» **Problem requirements**: Exactly reproduce the line that contains "Looking carefully, would" and all lines after it in the entries below, through the very last line.

== Information provided ==

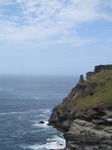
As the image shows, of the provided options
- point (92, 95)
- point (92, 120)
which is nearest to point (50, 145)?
point (92, 120)

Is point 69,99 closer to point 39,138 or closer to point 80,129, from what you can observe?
point 39,138

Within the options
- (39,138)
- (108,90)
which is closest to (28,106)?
(39,138)

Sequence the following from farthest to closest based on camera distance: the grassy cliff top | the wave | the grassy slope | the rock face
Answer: the wave < the grassy cliff top < the grassy slope < the rock face

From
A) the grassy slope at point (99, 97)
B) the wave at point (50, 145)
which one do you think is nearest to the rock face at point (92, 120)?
the grassy slope at point (99, 97)

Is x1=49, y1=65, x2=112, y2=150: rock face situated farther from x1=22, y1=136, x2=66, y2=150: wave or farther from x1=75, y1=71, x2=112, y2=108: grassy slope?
x1=22, y1=136, x2=66, y2=150: wave

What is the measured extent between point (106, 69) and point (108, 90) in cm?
3574

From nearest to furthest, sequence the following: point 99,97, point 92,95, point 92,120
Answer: point 92,120 → point 99,97 → point 92,95

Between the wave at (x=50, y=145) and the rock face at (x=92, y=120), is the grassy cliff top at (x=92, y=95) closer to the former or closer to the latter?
the rock face at (x=92, y=120)

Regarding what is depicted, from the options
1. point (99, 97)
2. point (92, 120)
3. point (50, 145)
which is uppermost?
point (99, 97)

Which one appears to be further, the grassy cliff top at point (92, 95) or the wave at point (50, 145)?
the wave at point (50, 145)

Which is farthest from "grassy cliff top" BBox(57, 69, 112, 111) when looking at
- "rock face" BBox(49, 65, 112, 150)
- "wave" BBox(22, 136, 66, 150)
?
"wave" BBox(22, 136, 66, 150)

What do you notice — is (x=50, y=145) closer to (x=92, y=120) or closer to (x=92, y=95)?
(x=92, y=120)

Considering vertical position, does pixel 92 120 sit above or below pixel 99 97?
below

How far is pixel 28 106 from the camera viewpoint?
15262 cm
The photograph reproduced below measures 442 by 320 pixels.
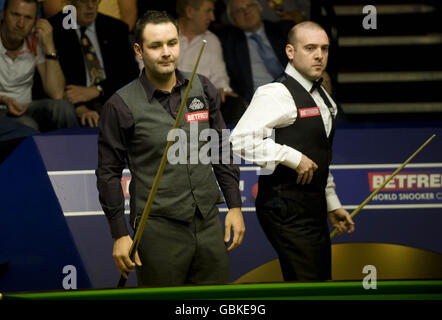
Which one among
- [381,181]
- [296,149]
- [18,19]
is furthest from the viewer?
[18,19]

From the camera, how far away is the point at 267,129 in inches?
103

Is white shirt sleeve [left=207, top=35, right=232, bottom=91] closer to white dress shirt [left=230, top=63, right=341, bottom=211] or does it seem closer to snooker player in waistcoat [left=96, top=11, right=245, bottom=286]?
white dress shirt [left=230, top=63, right=341, bottom=211]

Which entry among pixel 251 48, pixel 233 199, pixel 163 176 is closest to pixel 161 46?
pixel 163 176

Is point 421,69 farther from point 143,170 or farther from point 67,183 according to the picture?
point 143,170

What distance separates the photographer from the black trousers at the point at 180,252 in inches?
96.8

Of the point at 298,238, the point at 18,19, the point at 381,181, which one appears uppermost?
the point at 18,19

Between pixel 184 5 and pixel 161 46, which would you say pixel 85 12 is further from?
pixel 161 46

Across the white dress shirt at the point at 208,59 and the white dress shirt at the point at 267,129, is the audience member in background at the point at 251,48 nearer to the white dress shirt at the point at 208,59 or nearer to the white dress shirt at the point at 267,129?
the white dress shirt at the point at 208,59

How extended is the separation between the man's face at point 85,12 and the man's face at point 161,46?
1.80m

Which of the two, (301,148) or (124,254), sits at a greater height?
(301,148)

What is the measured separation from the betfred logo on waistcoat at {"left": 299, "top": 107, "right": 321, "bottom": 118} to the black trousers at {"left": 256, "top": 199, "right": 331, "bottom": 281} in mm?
334

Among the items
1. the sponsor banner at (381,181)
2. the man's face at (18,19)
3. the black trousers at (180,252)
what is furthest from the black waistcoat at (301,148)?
the man's face at (18,19)

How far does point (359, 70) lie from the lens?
4.88m

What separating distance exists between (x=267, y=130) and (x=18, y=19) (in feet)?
6.61
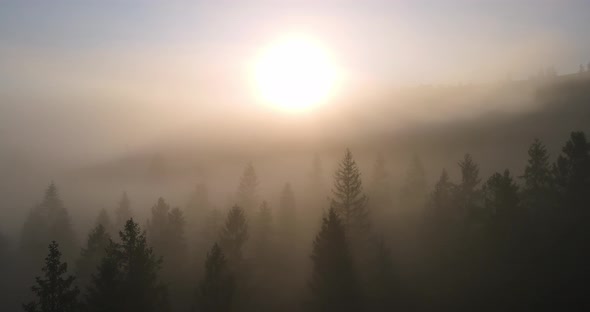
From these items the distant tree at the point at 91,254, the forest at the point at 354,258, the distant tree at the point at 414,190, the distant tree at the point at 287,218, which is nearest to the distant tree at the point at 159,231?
the forest at the point at 354,258

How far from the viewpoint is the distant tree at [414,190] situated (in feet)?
280

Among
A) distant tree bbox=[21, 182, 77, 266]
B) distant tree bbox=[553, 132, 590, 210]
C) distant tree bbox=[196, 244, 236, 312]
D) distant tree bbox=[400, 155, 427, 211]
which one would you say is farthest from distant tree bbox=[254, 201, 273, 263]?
distant tree bbox=[553, 132, 590, 210]

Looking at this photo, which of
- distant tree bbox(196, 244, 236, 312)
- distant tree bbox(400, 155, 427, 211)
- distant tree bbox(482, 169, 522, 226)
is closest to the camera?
distant tree bbox(196, 244, 236, 312)

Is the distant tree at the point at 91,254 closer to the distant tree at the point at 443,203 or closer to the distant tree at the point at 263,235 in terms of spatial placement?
the distant tree at the point at 263,235

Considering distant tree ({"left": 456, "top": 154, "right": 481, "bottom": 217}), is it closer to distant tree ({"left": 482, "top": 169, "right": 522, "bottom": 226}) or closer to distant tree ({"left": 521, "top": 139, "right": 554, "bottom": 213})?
distant tree ({"left": 521, "top": 139, "right": 554, "bottom": 213})

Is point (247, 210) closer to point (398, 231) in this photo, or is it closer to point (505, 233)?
point (398, 231)

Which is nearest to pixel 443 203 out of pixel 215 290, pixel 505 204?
pixel 505 204

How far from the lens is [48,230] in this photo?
8269 cm

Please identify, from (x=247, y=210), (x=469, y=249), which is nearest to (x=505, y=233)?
(x=469, y=249)

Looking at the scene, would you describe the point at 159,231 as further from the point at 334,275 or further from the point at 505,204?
the point at 505,204

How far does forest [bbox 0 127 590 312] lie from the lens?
3691cm

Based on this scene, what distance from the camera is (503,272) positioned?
161ft

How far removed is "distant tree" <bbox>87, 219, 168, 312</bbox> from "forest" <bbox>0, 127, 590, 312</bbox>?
9cm

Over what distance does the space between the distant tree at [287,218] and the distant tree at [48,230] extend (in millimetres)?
37091
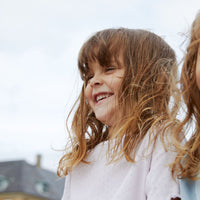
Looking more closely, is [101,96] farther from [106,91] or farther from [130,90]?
[130,90]

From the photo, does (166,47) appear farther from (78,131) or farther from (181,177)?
(181,177)

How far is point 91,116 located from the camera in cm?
201

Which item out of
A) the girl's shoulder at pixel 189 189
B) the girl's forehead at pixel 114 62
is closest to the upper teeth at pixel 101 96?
the girl's forehead at pixel 114 62

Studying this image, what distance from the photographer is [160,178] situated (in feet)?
4.56

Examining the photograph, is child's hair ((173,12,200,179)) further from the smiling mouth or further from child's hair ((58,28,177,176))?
the smiling mouth

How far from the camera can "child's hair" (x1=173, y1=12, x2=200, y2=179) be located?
1311 millimetres

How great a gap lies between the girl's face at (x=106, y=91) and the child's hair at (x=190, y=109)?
1.26ft

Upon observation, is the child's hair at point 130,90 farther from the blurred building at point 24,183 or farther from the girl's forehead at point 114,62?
the blurred building at point 24,183

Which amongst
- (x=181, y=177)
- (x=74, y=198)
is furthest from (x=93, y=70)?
(x=181, y=177)

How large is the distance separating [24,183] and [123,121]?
2252 centimetres

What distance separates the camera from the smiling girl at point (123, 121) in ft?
4.91

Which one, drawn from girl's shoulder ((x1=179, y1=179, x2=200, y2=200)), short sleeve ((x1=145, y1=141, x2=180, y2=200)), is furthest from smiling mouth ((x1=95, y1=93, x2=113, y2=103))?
girl's shoulder ((x1=179, y1=179, x2=200, y2=200))

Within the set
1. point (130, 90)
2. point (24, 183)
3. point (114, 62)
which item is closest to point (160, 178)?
point (130, 90)

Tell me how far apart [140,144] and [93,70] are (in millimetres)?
448
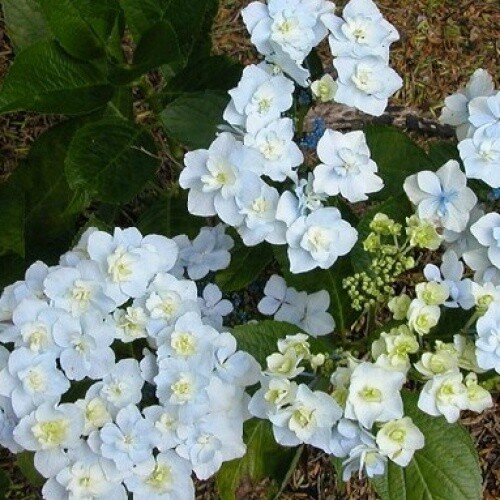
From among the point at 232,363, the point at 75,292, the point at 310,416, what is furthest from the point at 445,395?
the point at 75,292

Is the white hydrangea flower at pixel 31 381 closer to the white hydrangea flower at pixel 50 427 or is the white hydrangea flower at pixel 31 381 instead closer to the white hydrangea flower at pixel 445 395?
the white hydrangea flower at pixel 50 427

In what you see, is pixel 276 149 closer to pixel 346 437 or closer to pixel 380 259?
pixel 380 259

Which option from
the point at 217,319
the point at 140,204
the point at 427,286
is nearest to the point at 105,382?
the point at 217,319

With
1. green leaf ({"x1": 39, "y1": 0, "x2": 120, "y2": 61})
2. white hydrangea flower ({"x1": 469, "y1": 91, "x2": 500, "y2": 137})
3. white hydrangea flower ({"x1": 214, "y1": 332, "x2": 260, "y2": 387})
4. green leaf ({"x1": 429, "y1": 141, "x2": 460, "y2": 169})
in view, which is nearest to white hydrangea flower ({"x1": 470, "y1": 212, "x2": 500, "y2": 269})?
white hydrangea flower ({"x1": 469, "y1": 91, "x2": 500, "y2": 137})

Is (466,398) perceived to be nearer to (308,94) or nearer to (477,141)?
(477,141)

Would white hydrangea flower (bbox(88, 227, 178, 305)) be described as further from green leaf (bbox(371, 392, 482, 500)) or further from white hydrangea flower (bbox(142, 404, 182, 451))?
green leaf (bbox(371, 392, 482, 500))
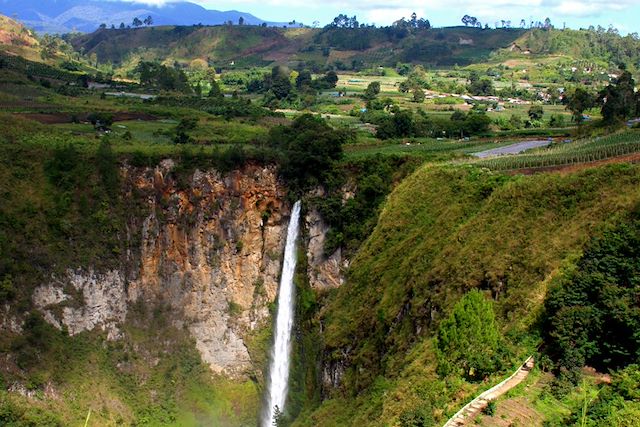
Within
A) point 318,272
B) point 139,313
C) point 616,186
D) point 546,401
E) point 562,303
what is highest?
point 616,186

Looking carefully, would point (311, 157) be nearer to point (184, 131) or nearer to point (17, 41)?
point (184, 131)

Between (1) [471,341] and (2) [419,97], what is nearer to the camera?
(1) [471,341]

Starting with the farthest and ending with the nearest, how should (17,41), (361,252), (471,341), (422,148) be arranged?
(17,41), (422,148), (361,252), (471,341)

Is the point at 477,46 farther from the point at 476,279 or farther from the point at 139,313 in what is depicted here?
the point at 476,279

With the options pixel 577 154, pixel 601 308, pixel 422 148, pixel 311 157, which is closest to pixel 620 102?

===

» **Exercise answer**:
Looking carefully, would point (311, 157) be nearer to point (184, 131) or nearer to point (17, 41)?
point (184, 131)

Between (1) [471,341] and (2) [419,97], what is nearer to the camera?
(1) [471,341]

Starting with the farthest and ending with the nearest, how should (17,41), (361,252), (471,341), (422,148) be arranged?
(17,41), (422,148), (361,252), (471,341)

Is the point at 477,46 farther from the point at 476,279 or farther from the point at 139,313 in what is depicted here?
the point at 476,279

With the options pixel 577 154, pixel 601 308, pixel 422 148, pixel 311 157, which is closest to pixel 620 102?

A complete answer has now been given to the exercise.